====== Task data ======

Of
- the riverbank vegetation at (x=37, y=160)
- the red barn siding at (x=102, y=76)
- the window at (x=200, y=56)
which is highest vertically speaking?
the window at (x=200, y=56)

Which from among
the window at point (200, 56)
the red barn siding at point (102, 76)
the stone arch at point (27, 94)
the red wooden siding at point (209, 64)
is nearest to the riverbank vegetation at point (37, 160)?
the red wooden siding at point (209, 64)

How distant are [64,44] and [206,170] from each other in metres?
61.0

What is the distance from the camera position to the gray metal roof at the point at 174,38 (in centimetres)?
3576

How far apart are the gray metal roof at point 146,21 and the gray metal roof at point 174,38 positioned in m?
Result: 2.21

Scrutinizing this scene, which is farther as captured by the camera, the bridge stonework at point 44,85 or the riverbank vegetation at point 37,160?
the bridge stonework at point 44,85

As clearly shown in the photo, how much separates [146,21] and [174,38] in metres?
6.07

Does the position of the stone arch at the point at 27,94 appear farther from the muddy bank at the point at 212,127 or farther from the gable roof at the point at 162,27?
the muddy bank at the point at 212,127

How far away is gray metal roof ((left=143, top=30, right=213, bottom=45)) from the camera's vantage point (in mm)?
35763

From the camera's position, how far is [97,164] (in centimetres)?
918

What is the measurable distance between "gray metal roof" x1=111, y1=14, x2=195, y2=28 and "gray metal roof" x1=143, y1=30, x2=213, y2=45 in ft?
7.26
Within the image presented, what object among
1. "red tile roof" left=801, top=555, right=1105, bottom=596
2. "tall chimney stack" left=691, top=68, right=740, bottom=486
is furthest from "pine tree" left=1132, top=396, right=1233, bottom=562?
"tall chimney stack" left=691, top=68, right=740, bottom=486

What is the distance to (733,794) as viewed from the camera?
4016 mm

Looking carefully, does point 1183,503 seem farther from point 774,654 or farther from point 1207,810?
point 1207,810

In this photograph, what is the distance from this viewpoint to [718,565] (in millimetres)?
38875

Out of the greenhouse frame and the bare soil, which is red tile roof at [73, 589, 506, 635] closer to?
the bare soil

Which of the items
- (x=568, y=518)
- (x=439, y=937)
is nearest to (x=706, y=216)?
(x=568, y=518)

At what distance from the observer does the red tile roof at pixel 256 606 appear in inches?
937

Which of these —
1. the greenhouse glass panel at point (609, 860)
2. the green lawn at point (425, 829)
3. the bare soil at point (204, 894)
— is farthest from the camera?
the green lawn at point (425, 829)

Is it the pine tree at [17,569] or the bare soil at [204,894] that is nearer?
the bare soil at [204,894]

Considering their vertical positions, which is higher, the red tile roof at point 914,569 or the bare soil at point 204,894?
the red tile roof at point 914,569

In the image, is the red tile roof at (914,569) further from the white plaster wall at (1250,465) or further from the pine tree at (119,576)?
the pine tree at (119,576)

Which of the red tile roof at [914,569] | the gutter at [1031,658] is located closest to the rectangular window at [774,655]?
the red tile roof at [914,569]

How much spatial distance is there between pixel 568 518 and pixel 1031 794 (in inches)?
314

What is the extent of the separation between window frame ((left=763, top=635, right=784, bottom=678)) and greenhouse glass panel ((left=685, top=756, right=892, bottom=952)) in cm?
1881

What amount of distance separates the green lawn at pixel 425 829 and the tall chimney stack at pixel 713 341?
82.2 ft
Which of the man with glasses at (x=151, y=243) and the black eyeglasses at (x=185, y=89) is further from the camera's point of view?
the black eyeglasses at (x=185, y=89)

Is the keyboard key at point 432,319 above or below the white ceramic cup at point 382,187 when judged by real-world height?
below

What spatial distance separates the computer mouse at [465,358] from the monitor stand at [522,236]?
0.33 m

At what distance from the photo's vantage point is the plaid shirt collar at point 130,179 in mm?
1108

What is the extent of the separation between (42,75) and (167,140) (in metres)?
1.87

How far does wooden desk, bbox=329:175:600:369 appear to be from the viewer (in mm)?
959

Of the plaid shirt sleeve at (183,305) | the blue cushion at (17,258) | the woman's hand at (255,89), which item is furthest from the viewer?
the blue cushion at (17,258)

======

## [Objective]
Reproduce every one of the entries above verbatim, line for line, including their answers.

## [Written solution]
Of
- the riverbank vegetation at (x=37, y=160)
- the red barn siding at (x=102, y=76)
- the window at (x=200, y=56)
which is highest vertically speaking?
the window at (x=200, y=56)

Which from among
the window at point (200, 56)
the red barn siding at point (102, 76)
the stone arch at point (27, 94)
the red wooden siding at point (209, 64)
is nearest to the riverbank vegetation at point (37, 160)?
the red wooden siding at point (209, 64)

How distant are [64,44] and [206,170] from each other in metres?
61.0

What is the distance from the camera position to the gray metal roof at the point at 174,38 (in centimetres)?
3576

How far apart are the gray metal roof at point 146,21 and the gray metal roof at point 174,38 positioned in m?
Result: 2.21

Scrutinizing this scene, which is farther as captured by the camera, the bridge stonework at point 44,85 or the riverbank vegetation at point 37,160?
the bridge stonework at point 44,85

As clearly shown in the photo, how much separates [146,21] and [174,38] in metres?
6.07

Does the position of the stone arch at the point at 27,94 appear farther from the muddy bank at the point at 212,127 or farther from the gable roof at the point at 162,27?
the muddy bank at the point at 212,127

How far away is gray metal roof ((left=143, top=30, right=213, bottom=45)) from the camera's vantage point (in mm)?
35763

From the camera's position, how far is [97,164] (in centimetres)?
918

What is the measurable distance between "gray metal roof" x1=111, y1=14, x2=195, y2=28 and "gray metal roof" x1=143, y1=30, x2=213, y2=45 in ft?
7.26
Within the image presented, what object among
1. "red tile roof" left=801, top=555, right=1105, bottom=596
2. "tall chimney stack" left=691, top=68, right=740, bottom=486
is furthest from "pine tree" left=1132, top=396, right=1233, bottom=562?
"tall chimney stack" left=691, top=68, right=740, bottom=486

What is the distance to (733,794) as viewed from the camera?
4016 mm

Looking carefully, does point 1183,503 seem farther from point 774,654 or farther from point 1207,810?
point 1207,810

In this photograph, what is the distance from this viewpoint to [718,565] (in millimetres)?
38875

Out of the greenhouse frame and the bare soil, which is red tile roof at [73, 589, 506, 635] closer to?
the bare soil

Which of the items
- (x=568, y=518)
- (x=439, y=937)
is nearest to (x=706, y=216)?
(x=568, y=518)

At what distance from the observer does the red tile roof at pixel 256 606 appear in inches?
937

Which of these —
1. the greenhouse glass panel at point (609, 860)
2. the green lawn at point (425, 829)
3. the bare soil at point (204, 894)
— is farthest from the camera?
the green lawn at point (425, 829)

Is it the pine tree at [17,569] or the bare soil at [204,894] that is nearer?
the bare soil at [204,894]

Considering their vertical positions, which is higher, the red tile roof at point 914,569 or the bare soil at point 204,894?
the red tile roof at point 914,569

In the image, is the red tile roof at (914,569) further from the white plaster wall at (1250,465) or further from the pine tree at (119,576)?
the pine tree at (119,576)

Which of the red tile roof at [914,569] | the gutter at [1031,658] is located closest to the rectangular window at [774,655]?
the red tile roof at [914,569]

How much spatial distance is there between pixel 568 518 and pixel 1031 794 (in inches)?
314

What is the extent of the separation between window frame ((left=763, top=635, right=784, bottom=678)) and greenhouse glass panel ((left=685, top=756, right=892, bottom=952)) in cm?
1881

What amount of distance separates the green lawn at pixel 425 829 and the tall chimney stack at pixel 713 341?
82.2 ft
Which of the man with glasses at (x=151, y=243) and the black eyeglasses at (x=185, y=89) is further from the camera's point of view?
the black eyeglasses at (x=185, y=89)

Is the keyboard key at point 432,319 above or below the white ceramic cup at point 382,187 when judged by real-world height?
below

What spatial distance separates the computer mouse at [465,358] from the monitor stand at [522,236]?
0.33 m

At what distance from the photo's vantage point is the plaid shirt collar at point 130,179 in mm?
1108

What is the extent of the separation between (42,75) and (167,140) (in metres)?
1.87

How far does wooden desk, bbox=329:175:600:369 appear to be from the viewer (in mm)?
959

Of the plaid shirt sleeve at (183,305) | the blue cushion at (17,258) | the woman's hand at (255,89), which item is furthest from the viewer?
the blue cushion at (17,258)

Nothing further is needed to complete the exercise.